» **What is needed**
Copy out each of the rows below word for word, omitting the pictures.
**** Source material
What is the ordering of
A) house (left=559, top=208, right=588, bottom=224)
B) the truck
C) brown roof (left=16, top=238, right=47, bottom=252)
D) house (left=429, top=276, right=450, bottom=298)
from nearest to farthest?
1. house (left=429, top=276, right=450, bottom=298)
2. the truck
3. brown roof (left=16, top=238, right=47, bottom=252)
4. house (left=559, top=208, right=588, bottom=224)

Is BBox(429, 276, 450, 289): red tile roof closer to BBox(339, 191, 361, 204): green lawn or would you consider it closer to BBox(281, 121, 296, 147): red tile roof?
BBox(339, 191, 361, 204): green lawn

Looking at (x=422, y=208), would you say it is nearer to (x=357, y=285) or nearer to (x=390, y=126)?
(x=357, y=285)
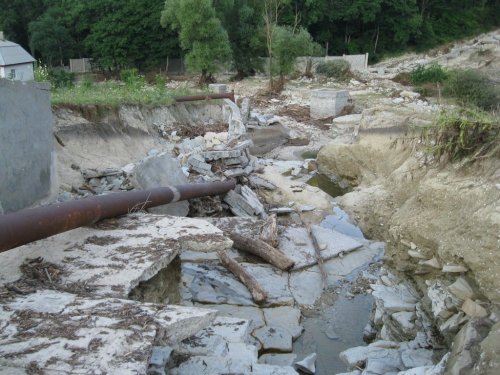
********
» **Full output**
What is the ordering of
A) house (left=559, top=208, right=588, bottom=224)
B) the truck
C) brown roof (left=16, top=238, right=47, bottom=252)
D) house (left=429, top=276, right=450, bottom=298)
from nearest to farthest?
1. house (left=429, top=276, right=450, bottom=298)
2. the truck
3. brown roof (left=16, top=238, right=47, bottom=252)
4. house (left=559, top=208, right=588, bottom=224)

Is BBox(429, 276, 450, 289): red tile roof closer to BBox(339, 191, 361, 204): green lawn or would you consider it closer to BBox(281, 121, 296, 147): red tile roof?
BBox(339, 191, 361, 204): green lawn

Looking at (x=422, y=208), would you say it is nearer to (x=357, y=285) or nearer to (x=390, y=126)?
(x=357, y=285)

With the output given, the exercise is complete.